Robert Moran ~ "Chant du Cygne" For four choirs and four instrumental ensembles (spaced at the extreme ends of each side of the building), specifically composed for a cathedral with a very long resonance decay time.


----------



## Wandering (Feb 27, 2012)

Ono isn't weird, I meant unusual, sorry....


----------



## Wandering (Feb 27, 2012)

That is interesting, as far as 'the hocket', wink wink. I've listened to enough older music, and of that mostly Renaissance.
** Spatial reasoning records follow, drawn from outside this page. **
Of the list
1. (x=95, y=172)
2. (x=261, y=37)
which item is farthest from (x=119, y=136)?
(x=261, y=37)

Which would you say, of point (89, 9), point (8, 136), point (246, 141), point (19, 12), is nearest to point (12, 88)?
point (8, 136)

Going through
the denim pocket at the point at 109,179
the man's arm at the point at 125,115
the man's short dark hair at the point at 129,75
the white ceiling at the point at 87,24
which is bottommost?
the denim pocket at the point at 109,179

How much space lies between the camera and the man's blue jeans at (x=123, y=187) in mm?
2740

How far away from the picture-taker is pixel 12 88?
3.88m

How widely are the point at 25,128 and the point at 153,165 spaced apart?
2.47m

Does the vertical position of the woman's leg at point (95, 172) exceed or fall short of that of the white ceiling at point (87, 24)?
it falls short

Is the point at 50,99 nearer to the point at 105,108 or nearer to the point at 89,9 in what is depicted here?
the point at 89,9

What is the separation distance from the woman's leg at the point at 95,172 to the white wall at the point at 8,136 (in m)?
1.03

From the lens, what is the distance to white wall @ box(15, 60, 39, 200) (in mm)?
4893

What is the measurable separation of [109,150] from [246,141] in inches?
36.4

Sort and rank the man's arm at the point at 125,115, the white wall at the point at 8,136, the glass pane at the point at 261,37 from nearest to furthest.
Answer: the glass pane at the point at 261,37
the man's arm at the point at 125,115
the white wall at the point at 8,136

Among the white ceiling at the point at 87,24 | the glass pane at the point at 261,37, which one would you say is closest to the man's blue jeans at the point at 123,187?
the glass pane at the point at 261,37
Lagrime di San Petro is a favorite of mine. 

The generalized 'Unusual music' thread name made me blurt an unfortunate completely unrelated comment, didn't mean to ruffle any feathers or show even less involvement than usual. I need start apply myself more in conversations instead of simply somehow managing reading something and shout a CABLAMO!!! 

tip toe, tippy tip toe...


----------



## Crudblud (Dec 29, 2011)

The Hoquetus was marginally interesting, I suppose.


----------



## Novelette (Dec 12, 2012)

I originally came upon this genre, if I may call it that, by chance. I was leafing through the New Harvard Dictionary of Music and I chanced to come across the description of these works, after which I looked into them on YouTube.

Music history is so fascinating, especially the history of Medieval music.


----------



## Wandering (Feb 27, 2012)

I agree, though it has been awhile since I'd read anything on it, the history is fascinating. I did recently get a Hildegard bio.
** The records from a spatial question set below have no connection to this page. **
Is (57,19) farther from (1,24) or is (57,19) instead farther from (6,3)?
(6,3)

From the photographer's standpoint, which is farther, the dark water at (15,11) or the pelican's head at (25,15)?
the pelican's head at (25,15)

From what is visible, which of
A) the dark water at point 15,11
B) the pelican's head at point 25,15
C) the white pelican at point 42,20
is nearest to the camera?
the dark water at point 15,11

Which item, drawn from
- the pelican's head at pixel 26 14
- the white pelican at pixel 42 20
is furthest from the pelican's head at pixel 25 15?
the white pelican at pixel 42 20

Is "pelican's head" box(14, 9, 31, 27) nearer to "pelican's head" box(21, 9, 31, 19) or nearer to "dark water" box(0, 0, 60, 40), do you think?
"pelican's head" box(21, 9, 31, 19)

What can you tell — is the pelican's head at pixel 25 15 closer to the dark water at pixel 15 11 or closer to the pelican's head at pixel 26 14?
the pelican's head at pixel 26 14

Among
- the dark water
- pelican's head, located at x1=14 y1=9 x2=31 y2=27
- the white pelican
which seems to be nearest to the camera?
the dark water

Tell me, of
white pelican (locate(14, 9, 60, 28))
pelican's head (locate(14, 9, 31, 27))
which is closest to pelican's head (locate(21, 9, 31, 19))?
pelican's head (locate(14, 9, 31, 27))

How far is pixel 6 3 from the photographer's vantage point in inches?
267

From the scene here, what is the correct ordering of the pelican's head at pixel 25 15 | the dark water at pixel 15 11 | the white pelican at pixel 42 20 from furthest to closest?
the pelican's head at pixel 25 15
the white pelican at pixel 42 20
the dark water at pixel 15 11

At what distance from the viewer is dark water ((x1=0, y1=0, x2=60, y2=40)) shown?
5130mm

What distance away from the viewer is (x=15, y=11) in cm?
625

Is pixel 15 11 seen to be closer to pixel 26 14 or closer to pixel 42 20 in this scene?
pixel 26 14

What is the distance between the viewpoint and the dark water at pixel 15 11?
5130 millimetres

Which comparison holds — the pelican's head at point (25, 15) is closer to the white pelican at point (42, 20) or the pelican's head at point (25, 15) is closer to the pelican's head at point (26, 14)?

I remember as a kid, reading something about a very famous blind performer/organist/composer, there was a sculpture of him in the encyclopedia I had. Also something about a true mammoth vocal composition written by Ockeghem, if I'm not mistaken? And many other things in which I've simply been too lazy to investigate.


----------



## Huilunsoittaja (Apr 6, 2010)

Clovis said:


> I agree, though it has been awhile since I'd read anything on it, the history is fascinating. I did recently get a Hildegard bio.
> 
> I remember as a kid, reading something about a very famous blind performer/organist/composer, there was a sculpture of him in the encyclopedia I had. Also something about a true mammoth vocal composition written by Ockeghem, if I'm not mistaken? And many other things in which I've simply been too lazy to investigate.


Landini was a great Renaissance composer, and he was blind from childhood.
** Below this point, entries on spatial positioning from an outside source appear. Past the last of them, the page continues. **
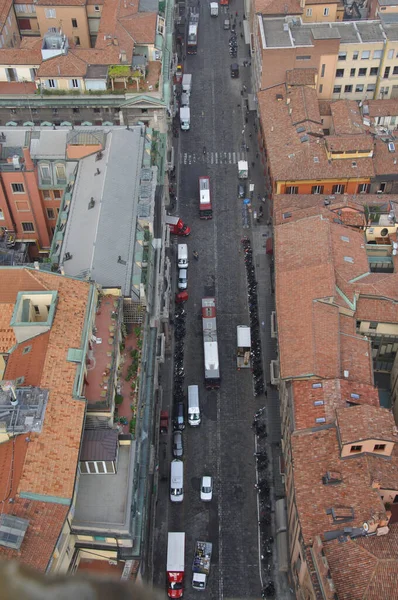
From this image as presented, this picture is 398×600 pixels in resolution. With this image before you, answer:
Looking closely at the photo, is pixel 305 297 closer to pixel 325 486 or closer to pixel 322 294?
pixel 322 294

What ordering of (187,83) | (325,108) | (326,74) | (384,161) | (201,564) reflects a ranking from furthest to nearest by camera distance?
(187,83) → (326,74) → (325,108) → (384,161) → (201,564)

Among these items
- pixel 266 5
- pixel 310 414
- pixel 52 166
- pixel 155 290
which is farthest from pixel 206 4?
pixel 310 414

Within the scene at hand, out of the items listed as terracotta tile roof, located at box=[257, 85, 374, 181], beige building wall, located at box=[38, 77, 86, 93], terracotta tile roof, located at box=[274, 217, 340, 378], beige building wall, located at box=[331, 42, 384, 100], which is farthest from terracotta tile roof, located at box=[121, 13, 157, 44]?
terracotta tile roof, located at box=[274, 217, 340, 378]

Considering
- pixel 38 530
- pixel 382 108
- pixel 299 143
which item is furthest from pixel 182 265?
pixel 38 530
Ockeghem wrote a bunch of stuff, but his Missa Prolationum is was one of the most fascinating/unusual pieces of music in all of Music History. It uses a Mensuration Canon.

What you're hearing is 2 lines of music... _but 4 mensuration signs._


----------



## Novelette (Dec 12, 2012)

Yes! Yes! The Prolation Mass! One of the most interesting works in the entire polyphonic repertoire. I daresay, it has a place occupied also only by Brahms' obscure, but very excellent, Missa Canonica.


----------